Open Design: Open-Source Self-Hostable Alternative to Claude Design

  • nexu-io released Open Design (Apache 2.0) as a local-first, self-hostable alternative to Anthropic’s Claude Design (launched Apr 17), supporting 16 coding agent CLIs auto-detected on PATH including Claude Code, Codex, Cursor, Gemini CLI, Devin, Qwen, and Kimi.
  • It ships with 31 skills covering web prototypes, mobile apps, decks, and dashboards, plus 72 brand-grade design systems (Linear, Stripe, Vercel, Airbnb, Notion, Apple, Anthropic, Cursor) and a BYOK proxy for any OpenAI-compatible endpoint including Ollama and LM Studio.
  • Open Design can import Claude Design export ZIPs and includes an MCP server for Claude Code/Codex/Cursor integration — Docker and Vercel deployable — making it a viable self-hosted escape hatch for teams unwilling to lock into Anthropic’s hosted offering.

Research & Resources

3 stories

Game Boy Color Runs a Real Transformer LLM Without a PC

  • A developer ran Karpathy’s TinyStories-260K (INT8, fixed-point) on a stock 1998 Game Boy Color with EZ Flash Jr and a microSD card, storing the KV cache in cartridge SRAM and using the D-pad as a keyboard for prompts.
  • Output is extremely slow and mostly gibberish, but transformer prefill and autoregressive generation run entirely on original GBC hardware — built using Codex as a coding assistant.
  • The project sits in a growing tradition of extreme-hardware LLM demos alongside the LLM on a 1998 iMac G3 covered in our Apr 11 edition — see also this week’s Intel Optane Kimi K2.5 build below.
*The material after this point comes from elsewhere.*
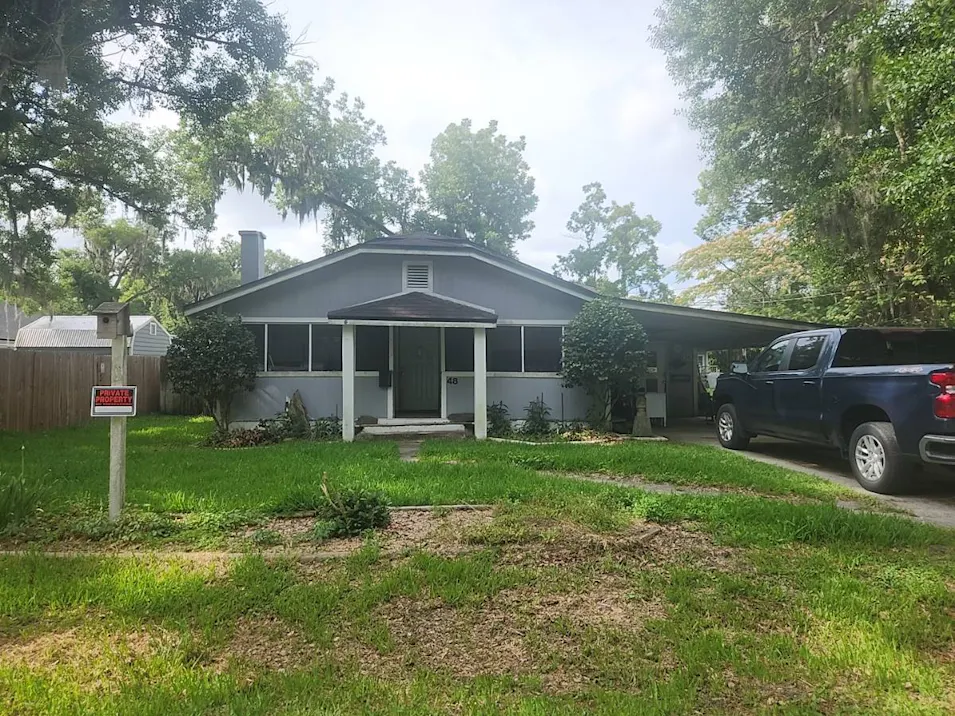 48 Orange St E Baldwin, FL 32234, Duval County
Intel Optane Build Runs 1-Trillion-Param Kimi K2.5 at 4 tok/s

  • An enthusiast built a Xeon + 768GB Intel Optane Persistent Memory (DCPMM) system that runs Kimi K2.5 (1T parameters, Q2_K_XL quantization) at approximately 4 tokens per second via hybrid GPU/CPU llama.cpp inference — with Optane PMem sourced cheaply on the secondary market acting as a DRAM tier.
  • Intel discontinued Optane in 2022, making this a community treasure-hunt engineering story: surplus enterprise DCPMM modules offer bandwidth characteristics that consumer DRAM can’t match at comparable cost for massive-model inference.
  • Paired with the Game Boy Color transformer above, this week’s r/LocalLLaMA highlights the full spectrum of local inference ambition — from 1998 8-bit hardware to trillion-parameter quantized giants.